*Tasks for this exercise*
[a] State whether each statement agrees with the mortgage forum thread, answering yes or no and quoting the thread's deciding words: (i) The mortgage amount in the first post will be 170K. (ii) bean438 took a 5 year fixed term. (iii) bean438 suggests making an extra mortgage payment every 6 months or so.
[b] Extend the mortgage forum thread, picking up right after its final line.

*Page extract*
+===+
# For first-time owner: Variable or Fixed



## Harper77 (Nov 11, 2009)

So we are close to putting an offer in on a house within the next day or so and was just wondering:

What is the best choice for mortgage right now: fixed OR variable? Mtge amt will be 170K.


----------



## bean438 (Jul 18, 2009)

In my opinion the goal is to pay the least amount of interest, but people always stress out about rates going up.
So, why not:

Go variable, and get a lower rate , but
Since you were willing to go fixed at a higher payment take the difference and set up a separate savings account and stash the money there. Every 6 months or so, make an extra mortgage payment.

This is what I do. I went 1 year fixed, but put aside as if I was 5 year fixed.
I know I told you to go variable, while I went fixed, but 1 year fixed had a better rate than 5 year variable.

In the end the lowest rate available is what I do.


----------



## financeguru (Jan 18, 2010)
+===+
*Record list*
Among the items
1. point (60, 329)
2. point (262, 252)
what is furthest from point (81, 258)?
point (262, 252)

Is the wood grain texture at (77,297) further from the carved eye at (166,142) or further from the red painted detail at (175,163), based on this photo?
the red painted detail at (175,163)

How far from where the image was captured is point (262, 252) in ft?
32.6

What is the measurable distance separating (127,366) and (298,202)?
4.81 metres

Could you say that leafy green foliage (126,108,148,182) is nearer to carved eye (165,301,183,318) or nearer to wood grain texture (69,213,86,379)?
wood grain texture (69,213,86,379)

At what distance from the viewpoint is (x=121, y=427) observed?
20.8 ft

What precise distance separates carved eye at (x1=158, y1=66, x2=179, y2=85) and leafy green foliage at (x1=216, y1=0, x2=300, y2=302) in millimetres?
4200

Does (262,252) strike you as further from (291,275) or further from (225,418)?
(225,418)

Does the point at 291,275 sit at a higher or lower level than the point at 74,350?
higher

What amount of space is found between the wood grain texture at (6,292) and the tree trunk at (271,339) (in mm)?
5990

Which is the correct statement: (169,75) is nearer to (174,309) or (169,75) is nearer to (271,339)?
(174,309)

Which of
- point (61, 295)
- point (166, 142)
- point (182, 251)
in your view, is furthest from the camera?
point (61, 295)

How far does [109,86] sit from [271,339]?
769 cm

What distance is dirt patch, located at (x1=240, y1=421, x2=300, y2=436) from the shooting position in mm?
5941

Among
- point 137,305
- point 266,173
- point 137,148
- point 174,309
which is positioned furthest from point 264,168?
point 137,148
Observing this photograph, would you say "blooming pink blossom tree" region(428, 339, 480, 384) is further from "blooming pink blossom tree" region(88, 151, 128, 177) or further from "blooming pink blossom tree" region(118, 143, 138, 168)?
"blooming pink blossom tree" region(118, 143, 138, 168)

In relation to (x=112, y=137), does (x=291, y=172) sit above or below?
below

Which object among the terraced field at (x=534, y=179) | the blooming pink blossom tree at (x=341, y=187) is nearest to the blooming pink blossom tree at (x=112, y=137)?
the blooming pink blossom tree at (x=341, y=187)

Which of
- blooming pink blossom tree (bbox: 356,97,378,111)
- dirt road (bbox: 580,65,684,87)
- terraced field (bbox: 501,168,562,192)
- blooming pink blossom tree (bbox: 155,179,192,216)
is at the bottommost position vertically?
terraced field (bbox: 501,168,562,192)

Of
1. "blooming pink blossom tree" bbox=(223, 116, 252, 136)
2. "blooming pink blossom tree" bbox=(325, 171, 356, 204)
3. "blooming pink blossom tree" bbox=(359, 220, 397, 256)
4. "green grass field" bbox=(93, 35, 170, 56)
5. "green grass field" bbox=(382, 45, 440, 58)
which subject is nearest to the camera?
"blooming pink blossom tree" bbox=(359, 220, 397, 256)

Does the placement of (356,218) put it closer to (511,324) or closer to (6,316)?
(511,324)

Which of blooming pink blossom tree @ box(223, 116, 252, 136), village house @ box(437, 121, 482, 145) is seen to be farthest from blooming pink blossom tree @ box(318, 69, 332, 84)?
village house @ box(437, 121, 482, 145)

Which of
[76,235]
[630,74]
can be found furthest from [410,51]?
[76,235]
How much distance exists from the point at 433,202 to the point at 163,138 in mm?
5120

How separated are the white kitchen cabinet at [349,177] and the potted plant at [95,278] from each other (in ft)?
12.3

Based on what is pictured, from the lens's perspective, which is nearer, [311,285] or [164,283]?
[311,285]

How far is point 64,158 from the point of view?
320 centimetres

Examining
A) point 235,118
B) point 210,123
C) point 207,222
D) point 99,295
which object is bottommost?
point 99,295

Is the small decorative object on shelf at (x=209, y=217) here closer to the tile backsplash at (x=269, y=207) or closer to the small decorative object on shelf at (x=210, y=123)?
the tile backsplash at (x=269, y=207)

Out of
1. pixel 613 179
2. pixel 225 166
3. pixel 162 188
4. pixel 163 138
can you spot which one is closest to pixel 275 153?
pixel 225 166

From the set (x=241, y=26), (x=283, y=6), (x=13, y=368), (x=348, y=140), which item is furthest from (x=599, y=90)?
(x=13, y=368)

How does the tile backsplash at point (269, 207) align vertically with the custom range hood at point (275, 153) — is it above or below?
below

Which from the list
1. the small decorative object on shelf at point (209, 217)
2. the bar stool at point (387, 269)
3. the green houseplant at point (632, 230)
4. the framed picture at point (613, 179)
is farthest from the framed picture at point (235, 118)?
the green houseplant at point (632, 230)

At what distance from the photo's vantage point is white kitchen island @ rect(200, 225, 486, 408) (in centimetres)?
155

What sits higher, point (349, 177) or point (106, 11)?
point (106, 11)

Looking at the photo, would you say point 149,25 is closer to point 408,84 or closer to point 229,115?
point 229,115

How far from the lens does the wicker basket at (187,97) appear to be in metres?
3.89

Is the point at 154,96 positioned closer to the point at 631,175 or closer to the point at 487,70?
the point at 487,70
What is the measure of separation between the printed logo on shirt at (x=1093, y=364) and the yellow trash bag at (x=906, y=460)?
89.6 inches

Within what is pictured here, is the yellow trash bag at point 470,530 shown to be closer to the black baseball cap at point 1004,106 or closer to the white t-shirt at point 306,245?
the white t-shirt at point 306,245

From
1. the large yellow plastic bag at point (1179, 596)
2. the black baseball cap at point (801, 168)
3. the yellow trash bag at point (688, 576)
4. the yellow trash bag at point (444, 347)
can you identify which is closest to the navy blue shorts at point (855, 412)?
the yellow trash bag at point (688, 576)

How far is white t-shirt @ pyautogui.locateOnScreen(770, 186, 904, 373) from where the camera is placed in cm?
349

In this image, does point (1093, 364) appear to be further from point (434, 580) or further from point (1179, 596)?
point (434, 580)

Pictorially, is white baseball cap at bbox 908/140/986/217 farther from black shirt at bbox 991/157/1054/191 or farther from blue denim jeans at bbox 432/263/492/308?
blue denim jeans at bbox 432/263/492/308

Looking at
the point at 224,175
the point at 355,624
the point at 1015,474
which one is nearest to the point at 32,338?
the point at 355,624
+===+
*Answers for the tasks*
[a]
(i) Yes: "Mtge amt will be 170K."
(ii) No: "I went 1 year fixed, but put aside as if I was 5 year fixed."
(iii) Yes: "Every 6 months or so, make an extra mortgage payment."

[b]
i have chosen to go one year variable...i think the discount of the variable from prime is going to increase as the economy gets on a firmer footing and i'd like to take advantage. As a matter of principle, i will always go variable no matter what the interest rates are orwhere people think prime is heading. 

For more discussions on this issue go to this thread:
http://www.canadianmoneyforum.com/showthread.php?t=2013


----------



## OhGreatGuru (May 24, 2009)

It's a matter of how well you can sleep at night and how much surplus you have in your cash flow if rates go up. Variable rate mortgages gained popularity when interest rates went into free-fall. Now a lot of people are either too young or too short-memoried to remember when mortgage rates went to 19%. I don't think anyone is expecting anything that bad in the foreseeable future, but everyone is predicting rate increases of some kind soon. My advice would be lock into a fixed rate mortgage that has some pre-payment privileges.


----------



## Four Pillars (Apr 5, 2009)

It seems like over the last decade or so that short term mortgages have done much better than 5 year fixed.

That said, we went with a 5 year fixed a couple of years ago because things were a bit tight so we would have had a hard time dealing with a big increase in interest rate. Our decision was based on reducing risk alone.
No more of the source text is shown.